Anyone but Ward would have been satisfied with that and gone on to make more tube amps. Instead, his next product was the entirely solid-state Sessionette, launched in 1981 and still the amp for which Session is best known. Against all the odds, and just when tubes seemed completely dominant in the guitar amp market, Ward claimed his new Sessionette:75 sounded as good as a tube amp, ran cooler, would last longer, and would generally outperform anything comparable on the market. Many came to agree with him, and over 50,000 Sessionettes were produced through the '80s.
The Sessionettes came in 1x12, 2x10, 2x12, and 1x15 versions, and despite the lack of tubes, many hard rock and blues players came to love them. Ward maintained (and still does) that there is nothing a tube can do that can't be equalled or bettered with modern solid-state technology, and he can still be found fighting his corner on social media.
In 1988, Ward closed Session, frustrated with the instrument business despite his success. Nine years later, however, he revived the company in a smaller, more bespoke form.

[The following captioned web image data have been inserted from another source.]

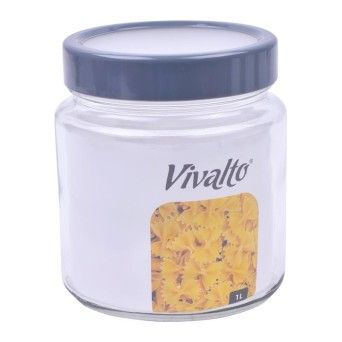 FRASCO VIDRO 1L TRANSP TAMP CINZENTA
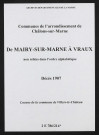 Communes de Mairy-sur-Marne à Vraux de l'arrondissement de Châlons. Décès 1907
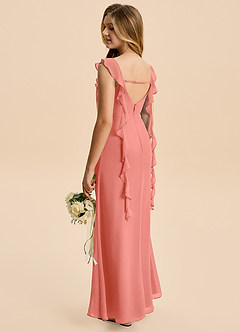 Azazie Cindy Junior Salmon Pink A-Line Ruched Chiffon Dress image2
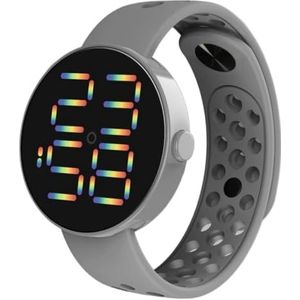 OLACD Modieus LED-horloge: digitale ronde wijzerplaat met vintage band, waterdicht en verstelbaar polsaccessoire, Grijs, Eén maat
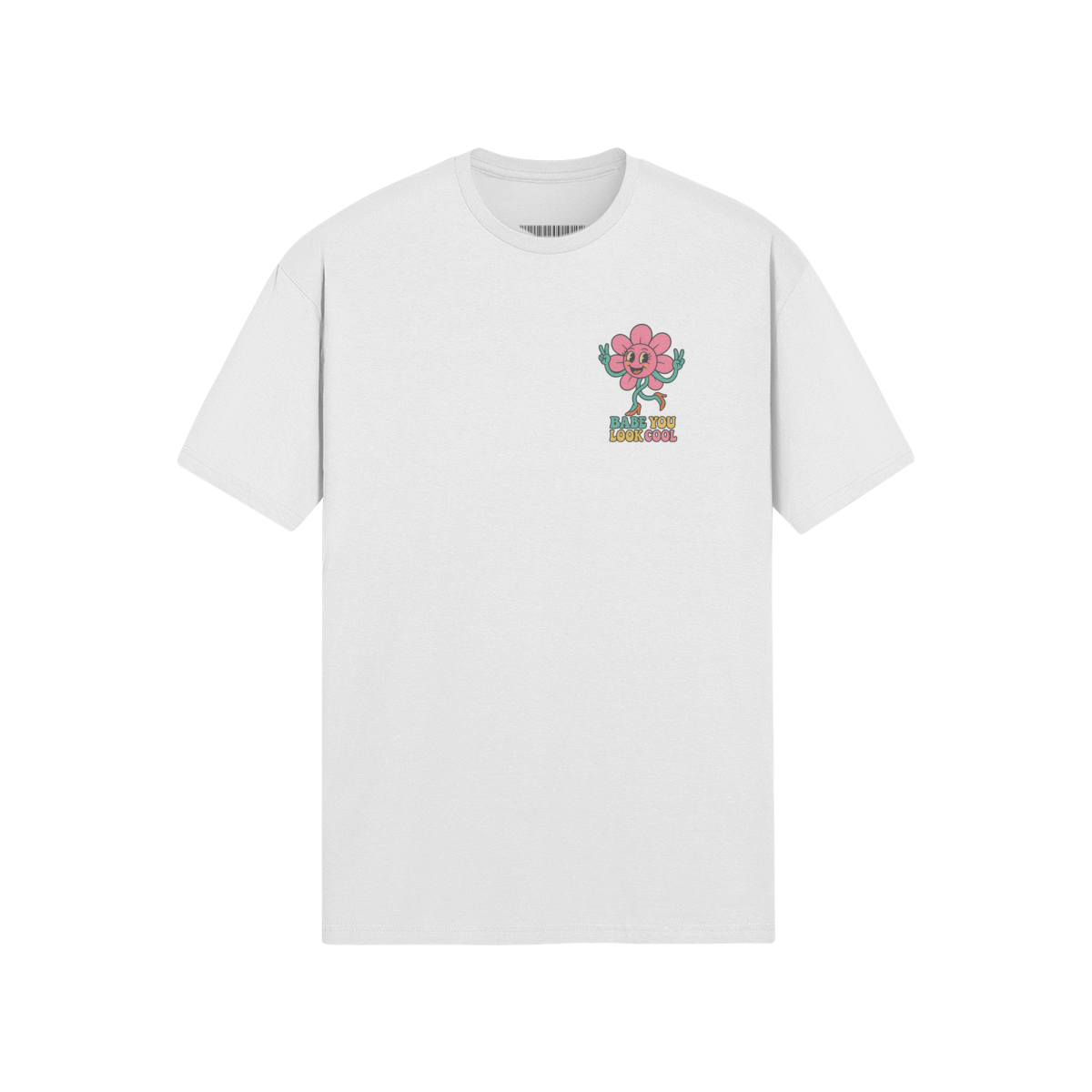 White oversized tee with pink retro flower and “Babe You Look Cool” text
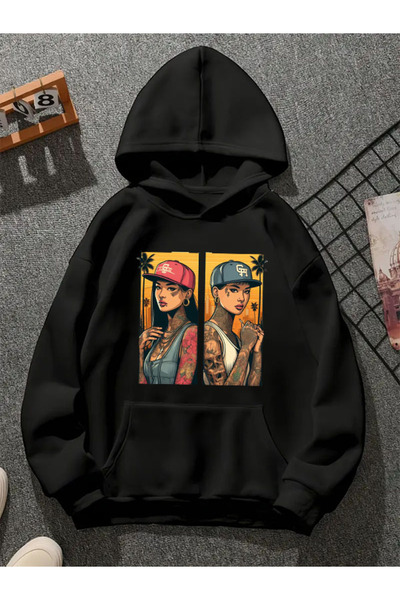 COMVİCHO Cuadrostylegta Printed Hooded Black Sweatshirt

Still in business today as Award–Session, Stewart Ward has produced many other amps—the Rockette is much loved, as is the BluesBaby—and a host of other products, including recording preamps and direct boxes.
Importantly, given the problems players often encounter when trying to keep older solid-state amps serviceable, Award–Session not only repairs original Sessionettes and Ward's other products, but also updates and upgrades them, making any Award–Session amp a safe buy.